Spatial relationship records
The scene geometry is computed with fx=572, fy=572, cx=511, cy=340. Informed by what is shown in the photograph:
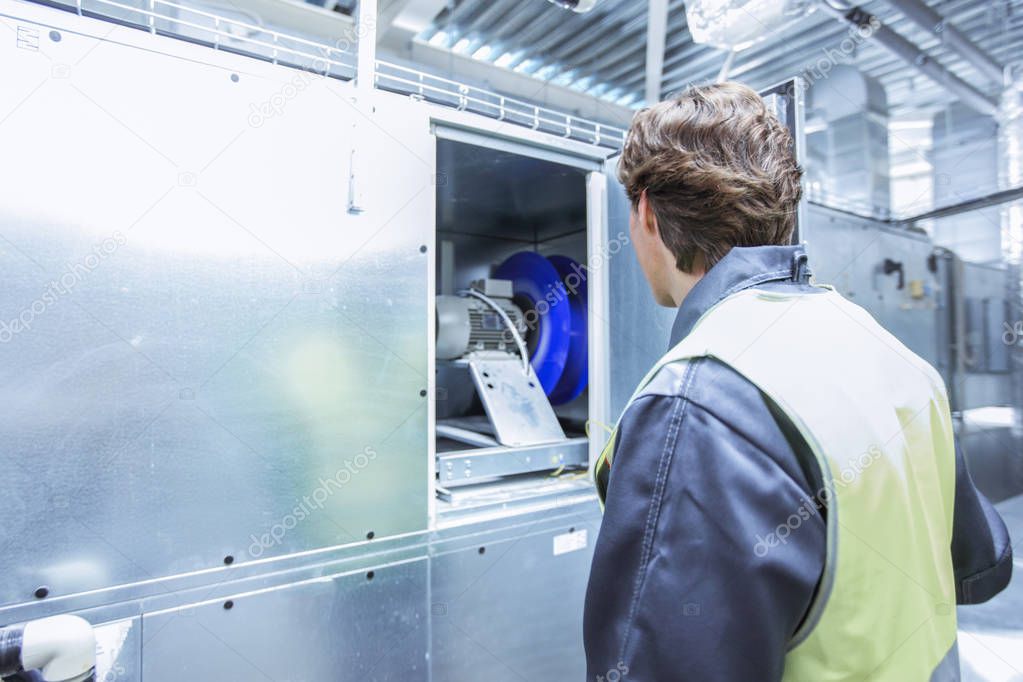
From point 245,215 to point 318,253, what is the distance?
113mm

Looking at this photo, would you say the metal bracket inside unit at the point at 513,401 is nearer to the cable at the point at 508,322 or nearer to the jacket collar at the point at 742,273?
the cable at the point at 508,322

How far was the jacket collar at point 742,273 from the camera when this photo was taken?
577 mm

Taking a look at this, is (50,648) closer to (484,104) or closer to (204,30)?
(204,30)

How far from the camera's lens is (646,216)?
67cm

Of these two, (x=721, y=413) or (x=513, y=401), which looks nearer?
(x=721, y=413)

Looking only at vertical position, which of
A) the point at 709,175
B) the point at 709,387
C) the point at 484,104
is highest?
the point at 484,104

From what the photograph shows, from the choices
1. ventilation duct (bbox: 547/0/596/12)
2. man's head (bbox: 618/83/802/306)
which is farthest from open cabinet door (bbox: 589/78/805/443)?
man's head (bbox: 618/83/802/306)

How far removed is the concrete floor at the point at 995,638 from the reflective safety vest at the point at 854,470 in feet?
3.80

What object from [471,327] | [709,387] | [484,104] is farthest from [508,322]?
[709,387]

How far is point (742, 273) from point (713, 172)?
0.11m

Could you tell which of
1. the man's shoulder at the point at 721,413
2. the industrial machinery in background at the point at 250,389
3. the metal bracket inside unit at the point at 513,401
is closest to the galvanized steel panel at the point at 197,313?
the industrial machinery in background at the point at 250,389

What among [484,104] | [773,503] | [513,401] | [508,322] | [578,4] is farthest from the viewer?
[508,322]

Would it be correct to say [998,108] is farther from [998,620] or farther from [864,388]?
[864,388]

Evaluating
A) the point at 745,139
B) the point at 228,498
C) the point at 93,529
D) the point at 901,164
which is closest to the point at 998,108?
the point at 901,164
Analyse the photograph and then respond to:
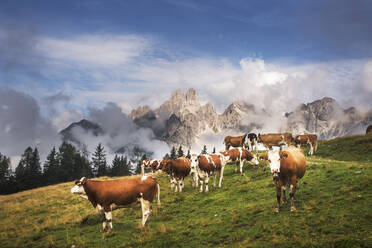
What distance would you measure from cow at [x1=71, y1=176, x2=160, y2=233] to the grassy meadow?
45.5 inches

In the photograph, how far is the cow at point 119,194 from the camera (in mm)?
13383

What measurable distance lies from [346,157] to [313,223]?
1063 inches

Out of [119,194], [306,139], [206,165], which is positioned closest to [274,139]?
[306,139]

* * *

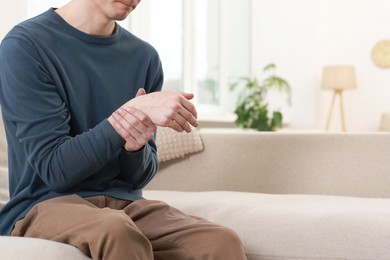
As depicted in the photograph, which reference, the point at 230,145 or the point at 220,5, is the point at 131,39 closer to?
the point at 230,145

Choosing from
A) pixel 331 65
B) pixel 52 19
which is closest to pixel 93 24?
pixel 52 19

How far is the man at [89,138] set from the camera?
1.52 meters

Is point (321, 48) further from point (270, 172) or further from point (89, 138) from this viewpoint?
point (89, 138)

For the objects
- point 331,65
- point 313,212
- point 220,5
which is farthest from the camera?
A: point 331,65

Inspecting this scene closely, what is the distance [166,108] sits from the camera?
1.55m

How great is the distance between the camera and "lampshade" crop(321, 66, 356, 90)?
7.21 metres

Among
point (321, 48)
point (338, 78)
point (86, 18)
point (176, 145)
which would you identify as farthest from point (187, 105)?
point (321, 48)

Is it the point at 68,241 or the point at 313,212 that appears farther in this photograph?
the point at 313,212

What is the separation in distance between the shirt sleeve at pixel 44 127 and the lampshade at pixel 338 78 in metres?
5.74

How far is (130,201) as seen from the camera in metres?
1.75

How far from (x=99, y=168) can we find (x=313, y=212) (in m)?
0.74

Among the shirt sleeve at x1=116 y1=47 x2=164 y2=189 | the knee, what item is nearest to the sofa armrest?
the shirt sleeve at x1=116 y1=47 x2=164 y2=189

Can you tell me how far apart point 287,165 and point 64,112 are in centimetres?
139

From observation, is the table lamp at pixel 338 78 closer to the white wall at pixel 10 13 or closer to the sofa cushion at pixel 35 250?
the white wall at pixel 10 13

...

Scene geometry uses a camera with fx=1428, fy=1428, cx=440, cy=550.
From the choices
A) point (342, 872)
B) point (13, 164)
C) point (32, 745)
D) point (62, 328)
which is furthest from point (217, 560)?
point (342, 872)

## DESCRIPTION OF THE TASK
Reproduce the records from the line with "How far is point" up to and including the line with "1063 inches", changing "viewer" to "camera" and leaving everything else as is. Omit the pictures from your output.

## REPLY
How far is point (742, 273) from point (713, 172)?
0.11m

Could you tell which of
1. the man's shoulder at the point at 721,413
2. the industrial machinery in background at the point at 250,389
3. the metal bracket inside unit at the point at 513,401
is closest to the galvanized steel panel at the point at 197,313?
the industrial machinery in background at the point at 250,389

What among [484,104] | [773,503] | [513,401] | [508,322] | [578,4] is farthest from the camera?
[508,322]

Would it be correct to say [998,108] is farther from [998,620] or farther from [864,388]?
[864,388]

Evaluating
A) the point at 745,139
B) the point at 228,498
C) the point at 93,529
D) the point at 901,164
which is closest to the point at 998,108?
the point at 901,164
Analyse the photograph and then respond to:
What distance would you measure from cow at [x1=71, y1=176, x2=160, y2=233] to the grassy meadow?
45.5 inches

In the photograph, how far is the cow at point 119,194 from the camera (in mm)?
13383

What measurable distance lies from [346,157] to [313,223]?
1063 inches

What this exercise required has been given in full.